İmralı tecridi yayılıyor…
Türkiye’deki aydınların İmralı tecridine karşı tepki göstermesi gerektiğini vurgulayan Nagehan, şunları kaydetti: “Avrupa’da bu yönde bir tepki var ama Türkiye’de bu noktada bir tepki söz konusu değil. Tecrit gibi, işkence gibi bir durum söz konusuyken, bu bütün dünyanın önünde gerçekleşirken, kendine Türkiye’de aydınım diyen birinin tecride tepki göstermemesi anlaşılabilir değil. Çünkü defalarca anlattık sadece İmralı Ada Hapishanesi’ndeki tecrit değil, bu tecrit yayılacak, yayılıyor, daha ağır koşullara sebep olacak, hapishanelere de sirayet edecek bu durum diye. Bunu daha önce de söylemiştik. Ve hali hazırda da hapishanelerde bu durumun gerçekleştiğini görüyoruz. Hasta mahpuslar üzerinde gerçekleşen ölüm dayatma, hapishaneleri ölümhaneye çevirme politikasına dönüşüyor.
Çözüm Abdullah Öcalan ile görüşmek
Kişiler hücrelerde tek başına tutuluyor, güneş görmeleri, nefes almaları engelleniyor. Bunun yayılacağı açıktı ve bunun bütün toplumda bir karşılığı olması gerekiyordu. Çünkü haksızlık, hukuksuzluk, işkence, tecrit bir yerden başlayıp yayıldı. Ve bütün topluma yayılmaya devam etti.
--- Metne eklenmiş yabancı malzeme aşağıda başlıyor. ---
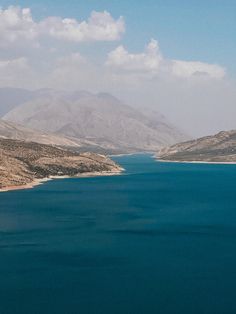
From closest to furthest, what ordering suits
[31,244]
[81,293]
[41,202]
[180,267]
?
[81,293], [180,267], [31,244], [41,202]

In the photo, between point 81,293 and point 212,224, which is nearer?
point 81,293

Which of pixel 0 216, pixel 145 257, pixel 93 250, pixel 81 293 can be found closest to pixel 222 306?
pixel 81 293

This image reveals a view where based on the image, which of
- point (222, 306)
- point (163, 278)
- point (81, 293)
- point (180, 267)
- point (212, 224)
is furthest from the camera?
point (212, 224)

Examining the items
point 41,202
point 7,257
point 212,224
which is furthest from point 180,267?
point 41,202

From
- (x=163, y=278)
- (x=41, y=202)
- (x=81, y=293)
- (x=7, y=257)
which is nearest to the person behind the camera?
(x=81, y=293)

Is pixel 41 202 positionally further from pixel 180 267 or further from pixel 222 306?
pixel 222 306

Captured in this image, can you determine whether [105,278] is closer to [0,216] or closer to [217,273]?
[217,273]
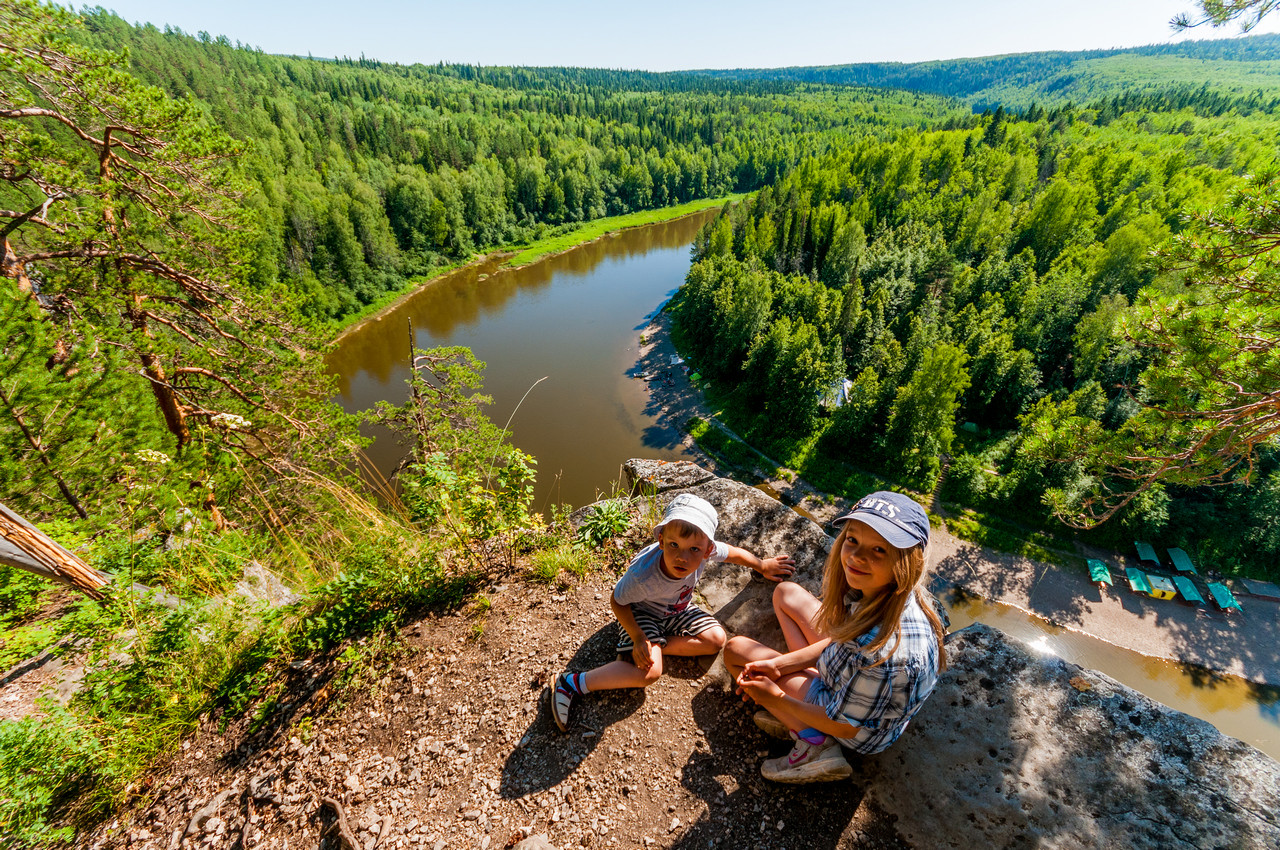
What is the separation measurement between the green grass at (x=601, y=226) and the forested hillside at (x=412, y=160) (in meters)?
1.91

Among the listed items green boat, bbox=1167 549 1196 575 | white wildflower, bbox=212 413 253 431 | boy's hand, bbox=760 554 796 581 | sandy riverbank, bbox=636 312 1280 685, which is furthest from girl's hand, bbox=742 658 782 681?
green boat, bbox=1167 549 1196 575

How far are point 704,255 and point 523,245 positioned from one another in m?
26.1

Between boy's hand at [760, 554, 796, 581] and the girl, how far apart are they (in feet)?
3.25

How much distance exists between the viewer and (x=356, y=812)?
9.73 ft

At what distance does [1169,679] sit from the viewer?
54.3 ft

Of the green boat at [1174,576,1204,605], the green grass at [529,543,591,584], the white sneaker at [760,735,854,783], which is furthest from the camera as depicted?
the green boat at [1174,576,1204,605]

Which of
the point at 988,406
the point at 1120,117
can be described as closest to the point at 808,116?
the point at 1120,117

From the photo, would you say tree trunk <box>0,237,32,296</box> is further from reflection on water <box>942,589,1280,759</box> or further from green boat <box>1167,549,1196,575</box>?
green boat <box>1167,549,1196,575</box>

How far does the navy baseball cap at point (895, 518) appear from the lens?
249cm

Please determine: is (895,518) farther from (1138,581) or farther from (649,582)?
(1138,581)

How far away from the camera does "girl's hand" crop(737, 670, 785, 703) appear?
3.16 meters

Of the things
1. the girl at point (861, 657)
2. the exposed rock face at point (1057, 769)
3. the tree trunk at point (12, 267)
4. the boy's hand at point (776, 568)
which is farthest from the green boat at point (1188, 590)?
the tree trunk at point (12, 267)

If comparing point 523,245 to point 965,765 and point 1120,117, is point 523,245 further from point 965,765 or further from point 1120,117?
point 1120,117

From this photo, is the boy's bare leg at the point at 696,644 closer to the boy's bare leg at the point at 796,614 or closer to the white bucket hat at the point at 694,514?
the boy's bare leg at the point at 796,614
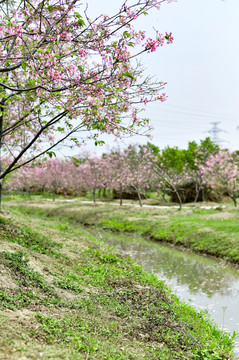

Bu boyutunun dışında toplumsal barışın tesisi açısından da İmralı’nın çok önemli bir yer olduğunu biliyoruz. Türkiye politik, siyasi, ekonomik olarak çok sıkışmış bir noktada. Bunun çözümünün de 2012-2013 sürecinde, Sayın Abdullah Öcalan ile iletişim kurulmasıyla birçok şeyin çözüme evrildiğini gördük, tanıklık ettik. Bu yüzden bu sıkışmış halden çıkabilmek için tecridin bitirilmesi gerekiyor.”
‘Bu işkence bitirilene kadar çalışacağız’
Mutlak tecridin ÖHD olarak her zaman gündemlerinde olduğunu dile getiren Nagehan, “Buna ilişkin çalışmaya devam edeceğiz. Tecrit kaldırılana, bu işkence bitirilene kadar biz gündemimizde tutup, buna ilişkin çalışmalarımıza devam edeceğiz” sözleriyle kesintisiz bir şekilde girişimlerini sürdüreceklerini belirtti.